DATASET start

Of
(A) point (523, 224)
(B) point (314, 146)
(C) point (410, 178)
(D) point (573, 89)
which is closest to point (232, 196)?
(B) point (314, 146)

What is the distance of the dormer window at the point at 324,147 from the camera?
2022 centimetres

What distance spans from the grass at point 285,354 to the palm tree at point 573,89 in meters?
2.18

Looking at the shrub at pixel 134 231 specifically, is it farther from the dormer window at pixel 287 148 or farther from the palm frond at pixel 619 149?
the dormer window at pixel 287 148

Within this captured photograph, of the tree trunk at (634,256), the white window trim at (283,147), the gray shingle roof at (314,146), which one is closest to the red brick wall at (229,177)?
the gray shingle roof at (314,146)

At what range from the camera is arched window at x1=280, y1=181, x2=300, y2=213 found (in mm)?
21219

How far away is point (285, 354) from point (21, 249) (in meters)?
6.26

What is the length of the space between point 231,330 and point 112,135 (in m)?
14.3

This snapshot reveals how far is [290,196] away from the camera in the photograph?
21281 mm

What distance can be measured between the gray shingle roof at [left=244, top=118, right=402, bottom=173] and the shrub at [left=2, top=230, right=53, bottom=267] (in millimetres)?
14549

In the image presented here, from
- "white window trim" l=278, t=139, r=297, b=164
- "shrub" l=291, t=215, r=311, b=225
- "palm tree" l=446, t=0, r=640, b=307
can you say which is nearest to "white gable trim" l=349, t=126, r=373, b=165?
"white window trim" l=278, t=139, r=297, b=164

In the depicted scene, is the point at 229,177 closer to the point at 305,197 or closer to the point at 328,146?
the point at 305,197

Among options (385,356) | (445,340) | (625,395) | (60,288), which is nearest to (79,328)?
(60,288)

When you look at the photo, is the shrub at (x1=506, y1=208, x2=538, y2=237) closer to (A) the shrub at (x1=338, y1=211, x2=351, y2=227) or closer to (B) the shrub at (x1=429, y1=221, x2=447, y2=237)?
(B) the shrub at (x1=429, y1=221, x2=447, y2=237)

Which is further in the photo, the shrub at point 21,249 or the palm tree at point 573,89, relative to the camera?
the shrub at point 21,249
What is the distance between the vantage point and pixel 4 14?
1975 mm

DATASET end

**TASK**
Reproduce all of the items above character for character, changing nothing.

**EXERCISE OUTPUT**
Of
(A) point (523, 224)
(B) point (314, 146)
(C) point (410, 178)
(D) point (573, 89)
which is closest to point (232, 196)?
(B) point (314, 146)

What is the distance of the dormer window at the point at 324,147 from the camera?
2022 centimetres

What distance spans from the grass at point 285,354 to the palm tree at point 573,89 in meters?
2.18

Looking at the shrub at pixel 134 231 specifically, is it farther from the dormer window at pixel 287 148 or farther from the palm frond at pixel 619 149?
the dormer window at pixel 287 148

Within this captured photograph, of the tree trunk at (634,256), the white window trim at (283,147), the gray shingle roof at (314,146), which one is closest to the red brick wall at (229,177)?
the gray shingle roof at (314,146)

At what range from the camera is arched window at x1=280, y1=181, x2=300, y2=213 found (in mm)?
21219

How far away is point (285, 354) from point (21, 249) (in meters)?
6.26

What is the length of the space between point 231,330 and point 112,135 (in m)?
14.3

This snapshot reveals how far is [290,196] away from the camera in the photograph?
21281 mm

What distance can be measured between the gray shingle roof at [left=244, top=118, right=402, bottom=173] and the shrub at [left=2, top=230, right=53, bottom=267] (in millimetres)?
14549

In the image presented here, from
- "white window trim" l=278, t=139, r=297, b=164
- "shrub" l=291, t=215, r=311, b=225
- "palm tree" l=446, t=0, r=640, b=307
can you say which is nearest to "white gable trim" l=349, t=126, r=373, b=165?
"white window trim" l=278, t=139, r=297, b=164

In the depicted scene, is the point at 229,177 closer to the point at 305,197 or closer to the point at 328,146?
the point at 305,197

Among options (385,356) | (445,340) | (625,395) | (60,288), which is nearest to (79,328)?
(60,288)

When you look at the photo, is the shrub at (x1=506, y1=208, x2=538, y2=237) closer to (A) the shrub at (x1=338, y1=211, x2=351, y2=227) or closer to (B) the shrub at (x1=429, y1=221, x2=447, y2=237)?
(B) the shrub at (x1=429, y1=221, x2=447, y2=237)

Which is further in the photo, the shrub at point 21,249 or the palm tree at point 573,89, relative to the camera?
the shrub at point 21,249
What is the distance between the vantage point and pixel 4 14?
1975 mm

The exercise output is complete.